In the last 22 years, protecting and caring for the planet has gone from a “we’re all in this together” part of our culture to a political wedge issue.
And it isn’t just your average pedestrian wedge issue that surges and wanes with each election cycle. No, this one is volatile, vengeful, and all-consuming. [bold, links added]
We were once a country that worked together in cleaning up pollution and using technological and scientific developments to produce energy cleaner and safer.
But a lurch leftward has turned environmentalism into a one-sided virtual religion from which no deviation is permitted. Anyone who disagrees is instantly labeled a bigot or otherwise irredeemable person.
How irredeemable? Well, on Sunday, former Vice President Al Gore connected the dots between deniers of an apocalyptic climate crisis and the police officers in Uvalde, Texas, who let 21 schoolchildren and teachers being gunned down in their classrooms.
“The climate deniers are really, in some ways, similar to all of those almost 400 law enforcement officers in Uvalde, Texas, who were waiting outside an unlocked door while the children were being massacred,” Gore said on NBC News.
His over-the-top fear tactics and demonization have been effective for two decades now. The children he first filled with fear in 2002 are now parents casting fear into their own children.
This past weekend, the “climate families of New York City” marched in front of White House chief of staff Ron Klain’s home with their small children, demanding that he tell President Joe Biden we are in a “climate crisis.”
The children, dressed as firemen, carried signs with the planet on fire, which read: “We are out of time,” “Stop licensing fossil fuels” and “Expand the Supreme Court.”
One day later, a group of young Democratic House staffers was arrested after protesting in the office of Sen. Chuck Schumer (D-N.Y.), the Senate majority leader of their own party.
For those of you who rely on politicians and the media, for much of the past 20 years, you have been trained to believe that climate change is the end of the world.
Nearly every aspect of our culture that touches your life has echoed that dire warning: corporations, institutions, government, academia, Hollywood, and social media have all had a hand in it.
From the coffee you drink to the school supplies you buy for your children, you can’t escape the message that fossil fuels are killing us, turning our planet into a blazing inferno.
The problem with this avalanche of opinion is the failure to educate ourselves and our children on the other side of the story in a meaningful way.
When I was a child, our teachers took us on a tour of a nuclear plant. They also took us on a tour of where they made Heinz ketchup and Wonder Bread, and a coal mine. They didn’t try to indoctrinate us, they just showed us the world.
When is the last time you saw anyone in the media dispassionately show the public what is going on in the energy industry? Or showed you what happens at a well pad?
Derek Yanchak is the other side of the story. The 34-year-old Washington County native is the Completions Engineering and Operations Manager for Range Resources at its Dalbo well site here in southwest Pennsylvania.
Yanchak is like the thousands of other professionals working in the natural gas industry—young, well-educated (Penn State 2010), and deeply connected to the land he works on.
It matters to him what goes in and out of the ground, because he fishes, swims, hikes, and hunts in the same region where his company drills.
The Dalbo well pad is just outside the city of Pittsburgh, where Allegheny, Beaver, and Washington counties converge.

▶ **ENTRIES SUPPLIED**:
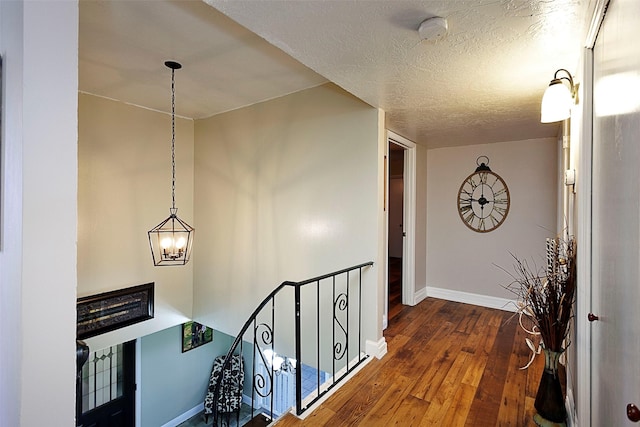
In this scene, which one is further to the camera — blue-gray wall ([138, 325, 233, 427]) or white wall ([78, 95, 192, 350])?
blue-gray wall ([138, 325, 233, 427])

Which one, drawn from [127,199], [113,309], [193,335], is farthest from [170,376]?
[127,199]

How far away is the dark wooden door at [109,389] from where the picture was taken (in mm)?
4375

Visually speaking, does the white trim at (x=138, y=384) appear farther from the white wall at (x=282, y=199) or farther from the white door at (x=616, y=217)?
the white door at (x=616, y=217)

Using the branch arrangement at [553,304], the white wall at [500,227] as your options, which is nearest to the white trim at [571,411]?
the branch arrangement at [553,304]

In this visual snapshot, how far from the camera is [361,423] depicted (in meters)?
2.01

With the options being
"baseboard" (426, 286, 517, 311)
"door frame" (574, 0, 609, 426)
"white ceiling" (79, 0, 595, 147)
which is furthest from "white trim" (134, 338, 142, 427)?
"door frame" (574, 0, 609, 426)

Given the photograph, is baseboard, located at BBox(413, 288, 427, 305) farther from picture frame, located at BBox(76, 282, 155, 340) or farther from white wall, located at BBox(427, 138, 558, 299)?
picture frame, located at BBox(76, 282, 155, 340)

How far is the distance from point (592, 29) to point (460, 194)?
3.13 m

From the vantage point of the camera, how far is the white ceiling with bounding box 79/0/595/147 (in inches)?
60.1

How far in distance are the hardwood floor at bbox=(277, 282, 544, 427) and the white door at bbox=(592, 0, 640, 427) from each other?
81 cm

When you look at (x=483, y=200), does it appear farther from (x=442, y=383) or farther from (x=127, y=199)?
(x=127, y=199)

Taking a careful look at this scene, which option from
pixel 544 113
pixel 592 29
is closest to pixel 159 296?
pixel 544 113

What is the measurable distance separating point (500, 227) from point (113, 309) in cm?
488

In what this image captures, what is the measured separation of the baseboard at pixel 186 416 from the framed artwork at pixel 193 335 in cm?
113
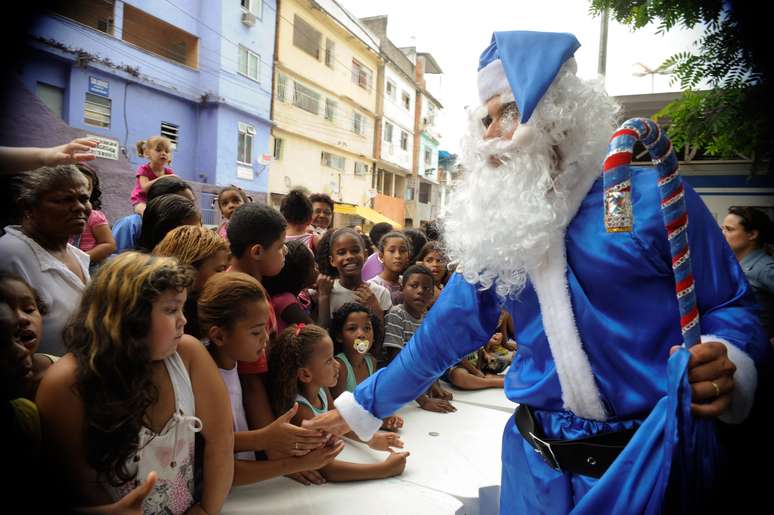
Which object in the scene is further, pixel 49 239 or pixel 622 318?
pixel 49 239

▶ **THE TASK**:
Answer these questions from the climate politics text:
(a) On which network did Al Gore make his comparison to the officers in Uvalde?
(b) What were the children dressed as when they marched outside Ron Klain's home?
(c) Which university did Derek Yanchak attend, and in what year did he finish?

▶ **COMPLETED TASK**:
(a) NBC News
(b) Firemen
(c) Penn State, 2010